En el pub, la noche seguía su curso y las
parejas salían a la pista a bailar. Entonces, siguió el hombre. Un buen día,
cuando me aburría en mi oficina, por el intenso calor del mediodía, llegó una
señora que no pasaría de los cuarenta años. Era alta, de tez morena, el cabello
largo lo tenía recogido en un moño y vestía un estilo sastre crema, con tacones
altos. No podía creer que a esa mujer, el marido le pudiera ser infiel. Me
parecía que ese tipo era un reverendo cojudo. Dejar una hembra como ésa, por
otra, era una locura. Yo ni por vainas dejaría a esa ricura de mujer. Tal vez,
la otra tenía algo que ésta no poseía. Y lo único que se me ocurría, en ese
momento, era que la amante lo tendría sexualmente seducido. De seguro, era una
amplia conocedora de los secretos de la alcoba. Sin embargo, mi olfato de
marido experimentado me decía que, tal vez, la señora era una despiadada e
insoportable bruja que tenía al pobre cónyuge bien pisado. Razón suficiente
para buscarse una amante, pensé. La mujer, después de presentarse, me dijo: «Tengo
sospechas de que mi marido me engaña». Porque había encontrado sendos indicios
de infidelidad. Me contó que de un tiempo a esta parte, éste empezó a llegar
muy tarde y sumamente cansado. Ya no era el cónyuge ardiente y cumplidor que de
tres polvos no bajaba. Ahora, el muy puto, buscaba cualquier pretexto para no
tocarla. Además, había encontrado en sus bolsillos, recibos de gastos excesivos
en chifas del barrio chino. También me informó que la trataba mal, al extremo que
le insinuaba que quería separarse. La mujer, antes de marcharse y acordar los
honorarios, me alcanzó la foto del infiel y la información sobre su actividad
profesional. Por los datos, me enteré de que el marido era un destacado médico
en una clínica particular. También pude comprobar por el retrato que el tipo
era más feo que el espanto.
De nuevo el barman se puso activo.
Pedían tragos de las mesas y él, cuidadoso, atendía todos los pedidos. El enano
era el más comedido: «Un chilcano para la tres». El otro: «Una jarra de cerveza
para la dos». Después, de atender los pedidos, el barman continúo la historia.

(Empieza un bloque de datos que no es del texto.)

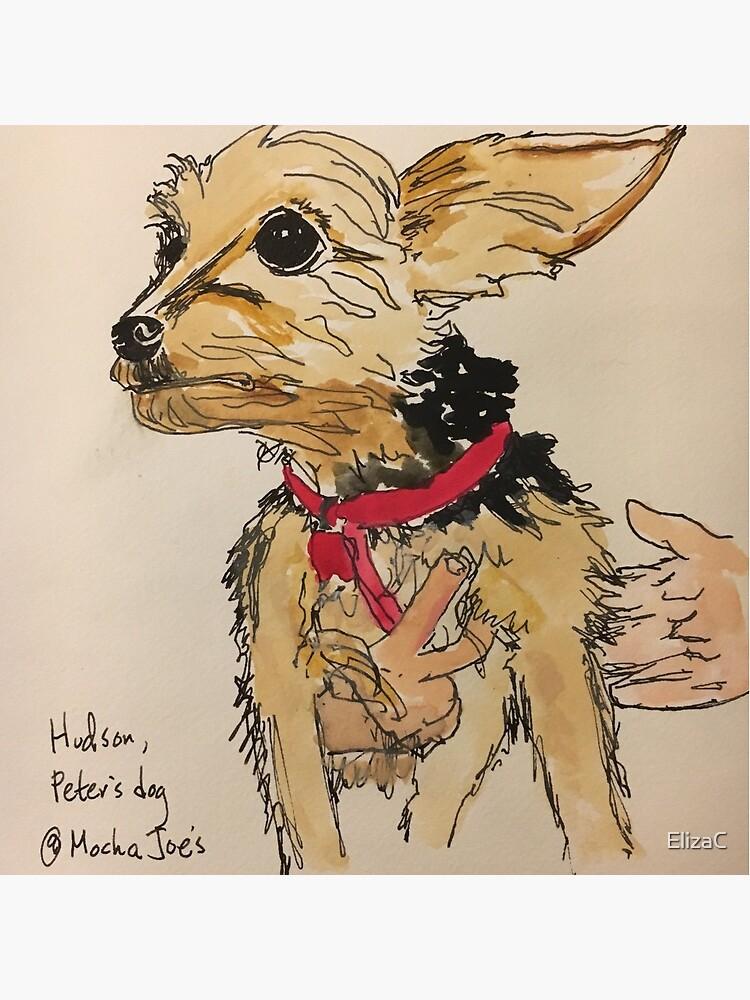 Hudson, Peter's dog by ElizaC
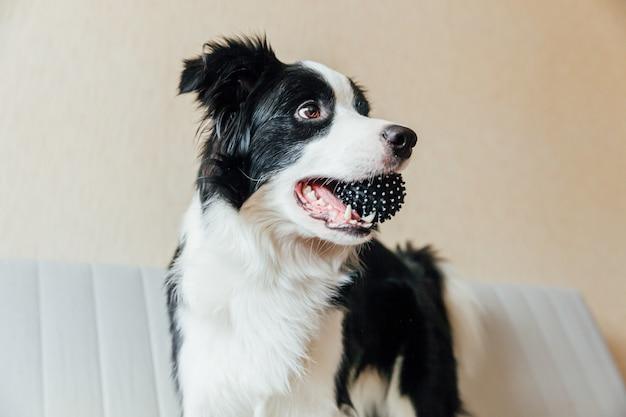 Ritratto divertente di border collie sorridente sveglio del cucciolo di cane che gioca con la palla del giocattolo sullo strato all'interno. nuovo adorabile membro del cagnolino di famiglia a casa che guarda e aspetta. cura degli animali e concetto di animali. Foto Premium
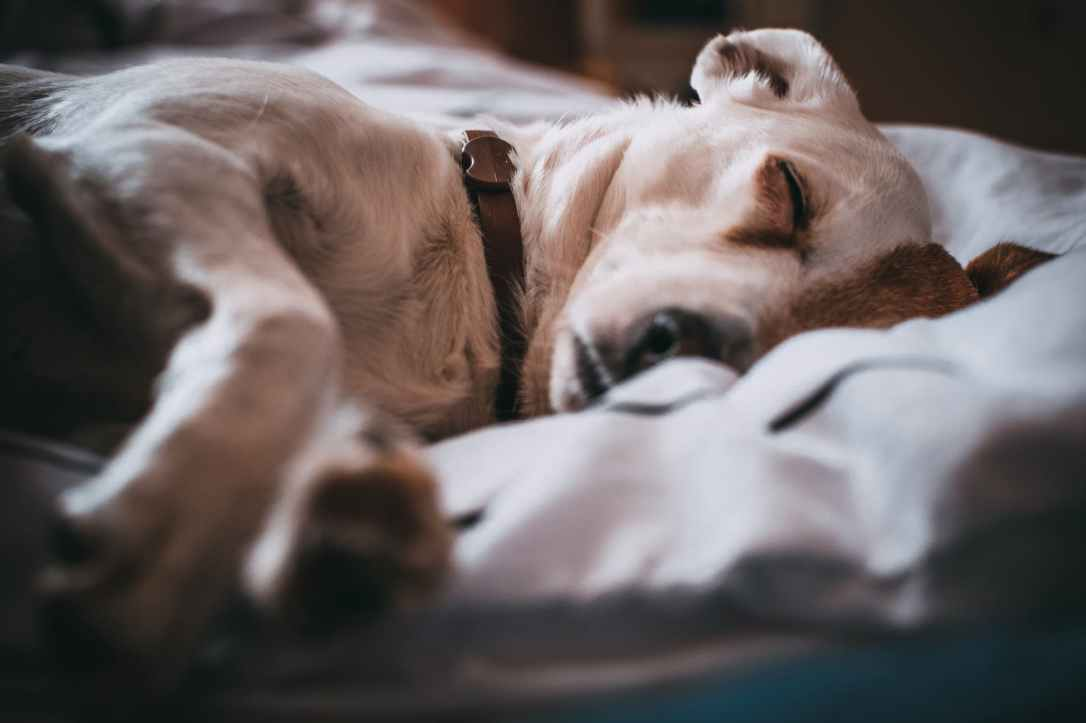 close up photography of sleeping dog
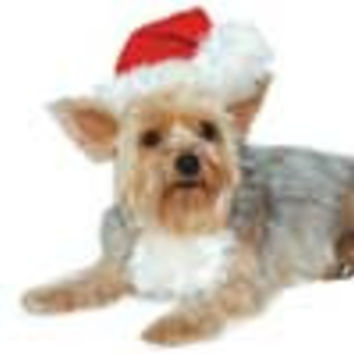 Santa Hat for Dogs and Cats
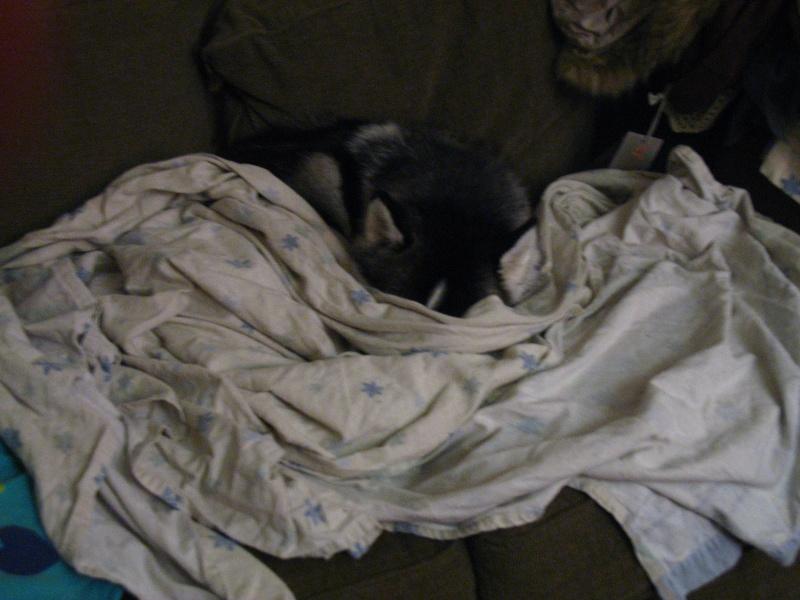 Show me your sleeping husky! 02311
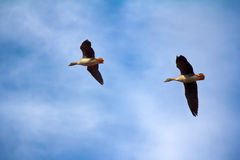 Forest-breeding bean goose - couple of breeding geese Royalty Free Stock Images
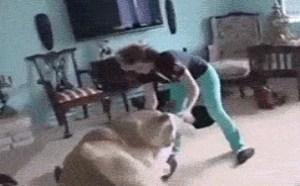 这是要xxoo狮子当宠物跟你玩
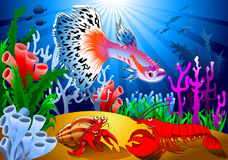Guppy fish on the coral reef. Aquarium fish. Beautiful guppy. Highly detailed  and illustration Royalty Free Stock Images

—Bueno amigo, así como le cuento, el
detective se puso las pilas porque la paga era buena. Además, le intrigaba el
comportamiento del médico. Lo primero que hizo fue hacer guardia al frente de
la clínica y espiar sigilosamente al infiel. Durante días estuvo observándolo y
siguiendo sus movimientos, pero nada de encontrar indicios de infidelidad. Una
noche, conduciendo el viejo Toyota prestado, lo siguió por las calles de Pueblo
Libre, hasta llegar cerca del bar “Queirolo”, donde el médico había estacionado
el reluciente Ford 2005. El investigador, antes de ingresar al local, pensó
optimista: «Ahora es mi día, aquí se citaron los muy putos». El médico, parado
en la barra bebía un chilcano de pisco.
El detective, en un rincón del bar, tomando una espumosa cerveza,
observaba todo. Pasaban los minutos y nada de la misteriosa amante. El médico,
luego de beber el vaso de pisco y conversar animadamente con el hombre de al
lado, se marchó apresurado. El investigador, desconcertado, se preguntaba si de
pronto era un reverendo marica y que las sospechas de la esposa no indicarían
que se tratara de otra mujer. «Bueno -se dijo en son de broma- si tengo que
buscar al marido del marido de la señora, lo encuentro, porque para eso me
pagan».
El detective salió del bar pensando en
los infieles y también en la mujer que lo esperaba en casa, la cual en un
arrebato de pasión, le había hecho jurar por lo más querido, su madrecita, que
no le fuera infiel, porque lo abandonaría al instante y nunca le perdonaría.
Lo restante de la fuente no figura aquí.